Great. Congrats on the strong quarter. Thanks.

Operator

Our next question comes from the line of Jim Kammert with Evercore. Please go ahead.

Speaker 16

Good morning. Thank you. Obviously, you've done a lot of portfolio curation to date. But theoretically, how much more of the lab or OM portfolio would you sell if the price was right? To understand what's really sort of non-core remaining, if you will.

Yes. Even the $850 million that we just did, I would characterize as mostly just opportunistic. They're perfectly fine assets. They were performing. We're matching them well. But they were, by our standards, relatively low quality. To my point earlier, usually when you fine-tune the portfolio, it's dilutive. This environment just gave us a unique opportunity to fine-tune the portfolio in an accretive way and increase the growth profile of what’s remaining. How much of that is left side's modest. But a lot of it depends on where we're trading. There’s a lot of interest in our remaining assets, but hopefully, that's not the environment that we're in. I think we have a very high-quality portfolio across the three segments that should produce stable, strong growth at the high end of the peer group for years to come.

Speaker 16

That's great. Just a quick housekeeping question. In response to an earlier question, you mentioned that you believe it's quite likely that the buyer of the OM portfolio in July would have other existing proceeds. Or do you expect them to refinance over the next couple of years, which would be your source of repayment?

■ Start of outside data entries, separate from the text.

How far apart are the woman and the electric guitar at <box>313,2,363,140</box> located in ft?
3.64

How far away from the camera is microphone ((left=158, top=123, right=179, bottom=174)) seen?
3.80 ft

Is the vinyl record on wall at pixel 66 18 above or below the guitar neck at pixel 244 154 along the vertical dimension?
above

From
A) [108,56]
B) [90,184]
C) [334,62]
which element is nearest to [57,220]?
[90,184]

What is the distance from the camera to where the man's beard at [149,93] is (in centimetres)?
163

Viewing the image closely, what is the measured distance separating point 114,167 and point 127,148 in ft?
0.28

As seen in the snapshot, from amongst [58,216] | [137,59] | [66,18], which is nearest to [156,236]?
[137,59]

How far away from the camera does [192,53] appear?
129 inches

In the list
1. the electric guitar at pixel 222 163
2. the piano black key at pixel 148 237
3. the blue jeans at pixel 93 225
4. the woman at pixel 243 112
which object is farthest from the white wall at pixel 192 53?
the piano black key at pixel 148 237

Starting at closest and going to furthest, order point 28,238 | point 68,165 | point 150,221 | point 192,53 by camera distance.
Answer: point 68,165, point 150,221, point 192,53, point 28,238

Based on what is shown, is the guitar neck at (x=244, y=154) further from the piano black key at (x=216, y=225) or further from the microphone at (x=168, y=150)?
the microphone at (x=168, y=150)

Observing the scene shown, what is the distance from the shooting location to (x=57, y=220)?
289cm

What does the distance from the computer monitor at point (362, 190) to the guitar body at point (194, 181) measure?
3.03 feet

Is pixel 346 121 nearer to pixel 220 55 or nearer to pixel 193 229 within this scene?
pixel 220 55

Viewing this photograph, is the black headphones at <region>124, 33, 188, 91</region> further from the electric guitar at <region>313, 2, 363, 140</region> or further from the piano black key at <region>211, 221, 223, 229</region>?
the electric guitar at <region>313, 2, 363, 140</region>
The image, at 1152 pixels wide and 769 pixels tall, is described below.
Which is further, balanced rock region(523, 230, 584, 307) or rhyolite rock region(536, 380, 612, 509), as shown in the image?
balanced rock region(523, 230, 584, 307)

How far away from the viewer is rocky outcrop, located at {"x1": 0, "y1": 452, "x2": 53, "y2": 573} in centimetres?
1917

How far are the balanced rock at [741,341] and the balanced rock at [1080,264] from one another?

Yes, refinance. I mean, there's a maturity date on these loans that they will have to repay, refinance the loans by that date, if not sooner.

Speaker 16

Got it. All right. Thank you.

Operator

This concludes our question-and-answer session. I'd like to turn the conference back over to Scott Brinker for any closing remarks.

Yes. Thank you for joining today, everyone, and thanks again to our team for an incredible quarter. So enjoy the weekend. Take care.

Operator

The conference has now concluded. Thank you for attending today's presentation. You may now disconnect.